Skip to content

26. An Event-Driven Pipeline

The previous chapter modeled a request/response SaaS backend with sync calls as the dominant style. This chapter takes a system shaped the other way: an event-driven data pipeline where almost every interaction is async, where modules don’t call each other directly, and where the architectural questions are different.

Specifically: an analytics pipeline. Raw events come in from product surfaces, get enriched with user attributes, get filtered and aggregated, land in a warehouse and a real-time dashboard. The shape that matters: most modules are subscribers reading from sources, not callers requesting from providers.

What we’re modeling

ProductApp ──► RawEvents
StoreFront ──► RawEvents
└─► Enricher.Enrich (subscribes)
└─► EnrichedEvents
├─► Aggregator.Roll (subscribes)
│ │
│ └─► Metrics.Push
└─► Warehouse.Land (subscribes)

+--

(SHORT EXERCISE): Reproduce word for word the passage of the event-driven pipeline chapter above, starting at "26. An Event-Driven" and ending at "requesting from providers.".

(GIVEN INFORMATION):
+--

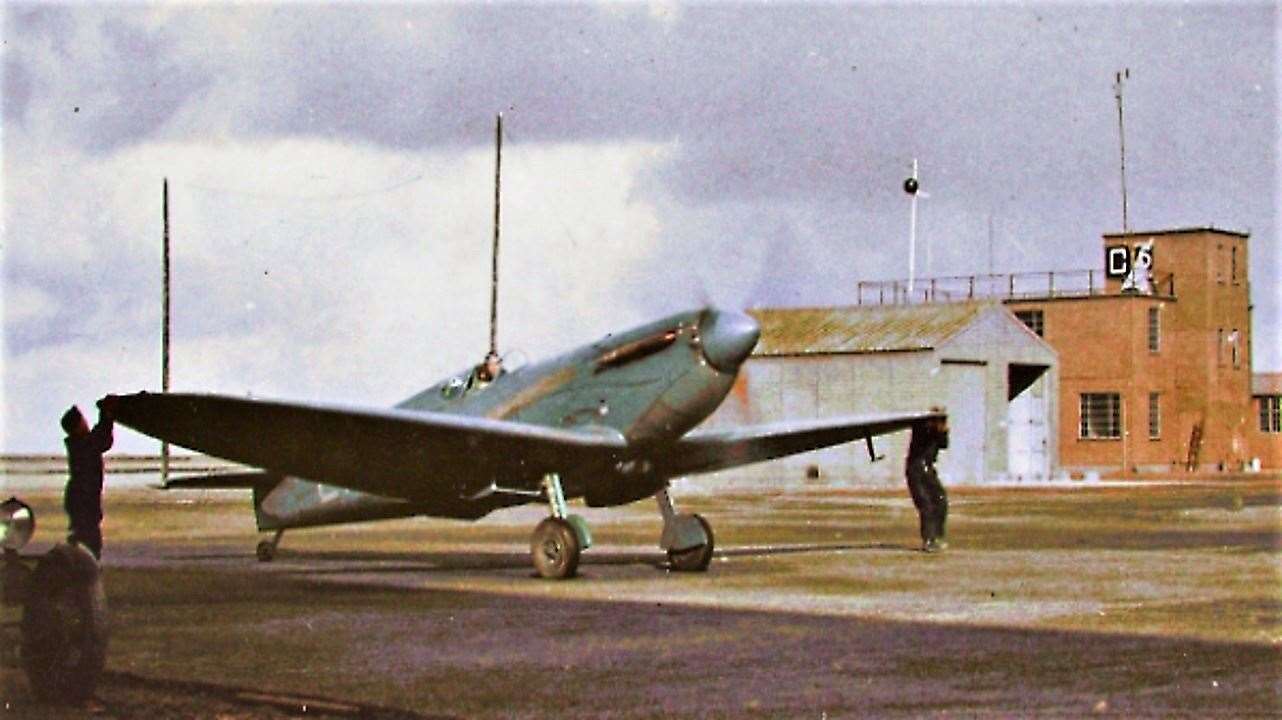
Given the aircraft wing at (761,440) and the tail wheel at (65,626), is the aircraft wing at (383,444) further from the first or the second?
the tail wheel at (65,626)

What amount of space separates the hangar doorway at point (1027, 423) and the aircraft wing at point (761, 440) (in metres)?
41.5

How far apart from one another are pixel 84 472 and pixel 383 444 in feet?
27.6

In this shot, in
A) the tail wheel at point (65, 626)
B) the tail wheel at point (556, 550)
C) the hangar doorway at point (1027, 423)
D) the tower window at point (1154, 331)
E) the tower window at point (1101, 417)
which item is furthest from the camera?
the tower window at point (1154, 331)

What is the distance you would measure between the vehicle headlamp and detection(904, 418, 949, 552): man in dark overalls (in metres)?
17.1

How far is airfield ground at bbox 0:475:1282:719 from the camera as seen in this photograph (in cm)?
1102

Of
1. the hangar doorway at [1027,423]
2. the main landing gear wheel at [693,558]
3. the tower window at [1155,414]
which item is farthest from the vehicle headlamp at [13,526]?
the tower window at [1155,414]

+--

(TASK RESULT):
26. An Event-Driven Pipeline

The previous chapter modeled a request/response SaaS backend with sync calls as the dominant style. This chapter takes a system shaped the other way: an event-driven data pipeline where almost every interaction is async, where modules don’t call each other directly, and where the architectural questions are different.

Specifically: an analytics pipeline. Raw events come in from product surfaces, get enriched with user attributes, get filtered and aggregated, land in a warehouse and a real-time dashboard. The shape that matters: most modules are subscribers reading from sources, not callers requesting from providers.